More recently Premier farmed in to Block 2B, onshore Kenya, which will target the exploration potential of the Southern Anza Rift Basin. The forward plan is to drill the Pearl-1 well in late 2014 which will target both Tertiary and late Cretaceous reservoirs.

Rationalisation of the existing exploration portfolio is under way with around 20 licences, mainly in the North Sea, in the process of being farmed out or being relinquished.

Following successful sales of CRD and Grosbeak discoveries earlier this year, additional asset sales are under review.

Finance

Capital expenditure for the full-year 2013 is expected to be around US$1 billion, including exploration expenditure of around US$220 million.

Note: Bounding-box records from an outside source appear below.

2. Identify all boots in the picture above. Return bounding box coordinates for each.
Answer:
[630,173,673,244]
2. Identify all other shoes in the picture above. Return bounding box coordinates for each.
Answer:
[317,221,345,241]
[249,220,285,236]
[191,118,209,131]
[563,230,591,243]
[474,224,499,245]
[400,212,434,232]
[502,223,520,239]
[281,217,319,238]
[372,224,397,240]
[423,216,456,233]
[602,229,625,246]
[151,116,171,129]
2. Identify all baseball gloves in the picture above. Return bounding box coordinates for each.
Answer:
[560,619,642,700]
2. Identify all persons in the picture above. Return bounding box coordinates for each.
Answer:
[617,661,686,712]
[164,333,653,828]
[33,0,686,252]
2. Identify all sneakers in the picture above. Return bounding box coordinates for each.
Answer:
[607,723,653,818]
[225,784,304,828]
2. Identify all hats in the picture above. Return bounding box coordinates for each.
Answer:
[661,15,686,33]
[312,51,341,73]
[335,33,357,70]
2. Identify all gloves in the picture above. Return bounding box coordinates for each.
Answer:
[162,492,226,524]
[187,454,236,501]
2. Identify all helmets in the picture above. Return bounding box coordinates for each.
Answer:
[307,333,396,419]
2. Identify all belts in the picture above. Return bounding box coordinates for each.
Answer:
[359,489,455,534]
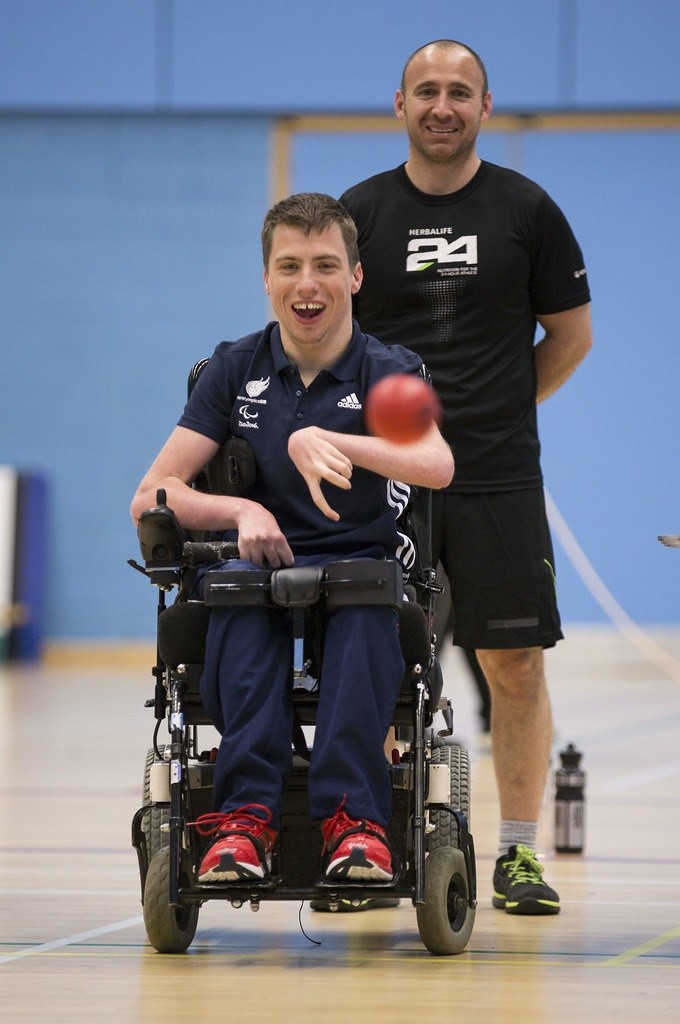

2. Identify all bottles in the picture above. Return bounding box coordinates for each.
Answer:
[554,743,585,853]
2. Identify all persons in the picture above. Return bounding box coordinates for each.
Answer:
[309,38,592,916]
[130,193,454,883]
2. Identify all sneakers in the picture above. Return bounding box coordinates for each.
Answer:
[197,814,278,884]
[491,845,561,916]
[309,897,400,912]
[322,817,395,883]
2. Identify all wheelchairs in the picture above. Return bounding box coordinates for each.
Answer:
[128,357,478,956]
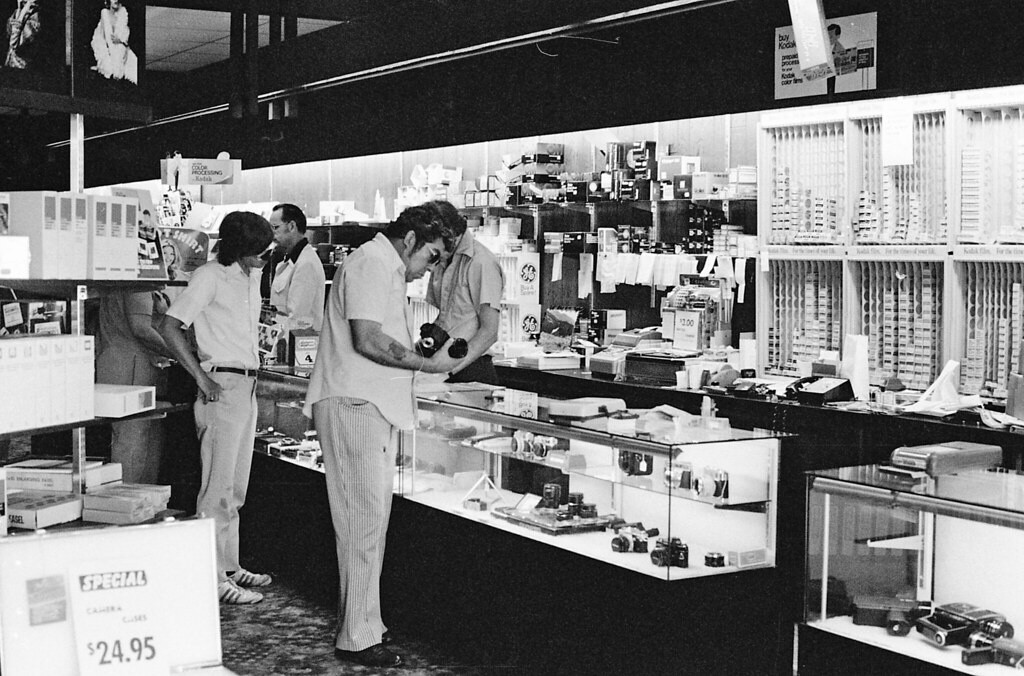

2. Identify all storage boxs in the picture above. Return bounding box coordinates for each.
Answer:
[89,195,140,281]
[0,333,95,433]
[10,190,88,281]
[50,236,56,239]
[2,458,172,529]
[95,382,156,417]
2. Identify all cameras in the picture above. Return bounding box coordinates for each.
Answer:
[509,430,559,461]
[611,526,648,554]
[415,322,468,361]
[650,537,688,568]
[557,491,598,522]
[853,595,1024,669]
[664,460,729,502]
[618,450,653,476]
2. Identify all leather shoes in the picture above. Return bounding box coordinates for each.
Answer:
[383,630,405,645]
[335,644,404,668]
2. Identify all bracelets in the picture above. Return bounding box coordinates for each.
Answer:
[447,372,453,378]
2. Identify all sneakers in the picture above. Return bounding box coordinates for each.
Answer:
[229,568,273,587]
[218,579,263,604]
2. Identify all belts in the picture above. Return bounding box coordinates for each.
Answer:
[477,355,492,363]
[210,365,260,377]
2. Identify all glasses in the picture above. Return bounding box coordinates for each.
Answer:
[252,248,272,261]
[271,223,287,230]
[420,240,441,267]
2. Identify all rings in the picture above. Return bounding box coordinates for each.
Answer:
[210,398,214,401]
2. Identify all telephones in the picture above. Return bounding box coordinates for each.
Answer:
[785,375,855,405]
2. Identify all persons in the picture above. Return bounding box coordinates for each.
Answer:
[827,24,845,52]
[303,206,465,669]
[160,239,182,280]
[259,335,268,349]
[421,200,506,386]
[97,203,325,605]
[90,0,130,80]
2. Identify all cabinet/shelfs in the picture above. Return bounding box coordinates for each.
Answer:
[0,277,188,533]
[252,355,800,676]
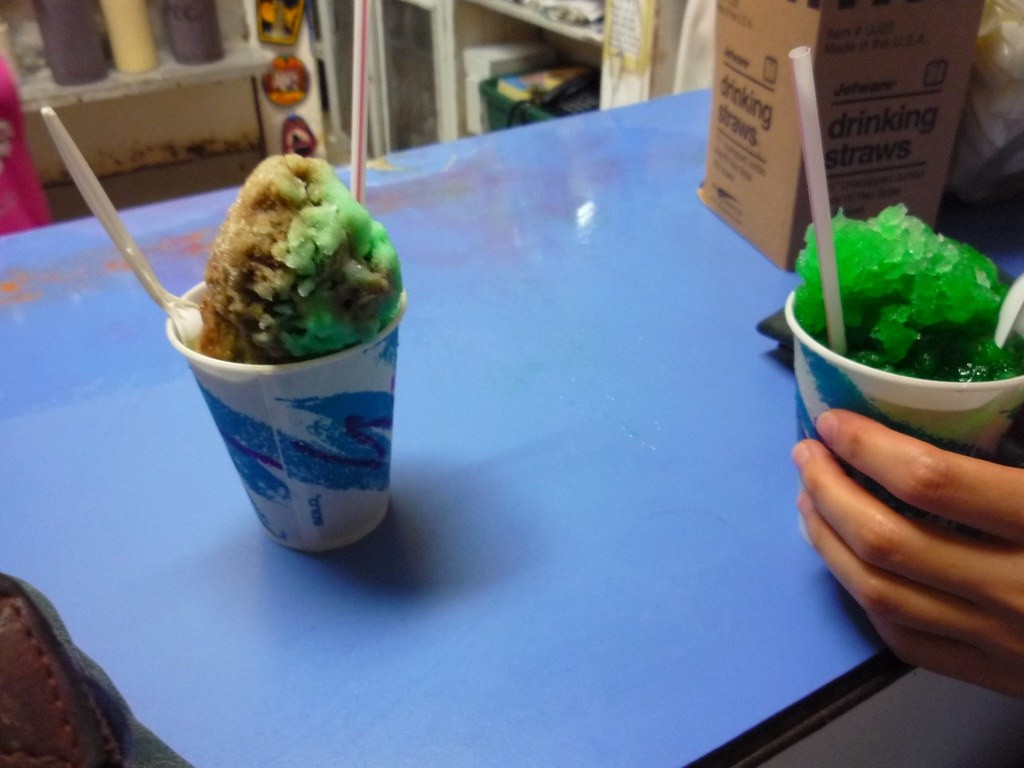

Premier's total debt facilities (including letters of credit) at 30 September 2013 were over US$2.9 billion while net debt stood at around US$1.4 billion. Cash and undrawn facilities are approximately US$1 billion. In advance of the principal bank facility refinancing due by Q1 2015, Premier has secured new loan note facilities of approximately US$150 million, with new banks and asset managers, comprised of both fixed and floating rate notes with both five and seven years maturities. The Group is also in advanced negotiations with two UK clearing banks for a new GBP-based term loan of around £200 million with a term of at least four years, and is considering various sources of additional funding via the international bond markets.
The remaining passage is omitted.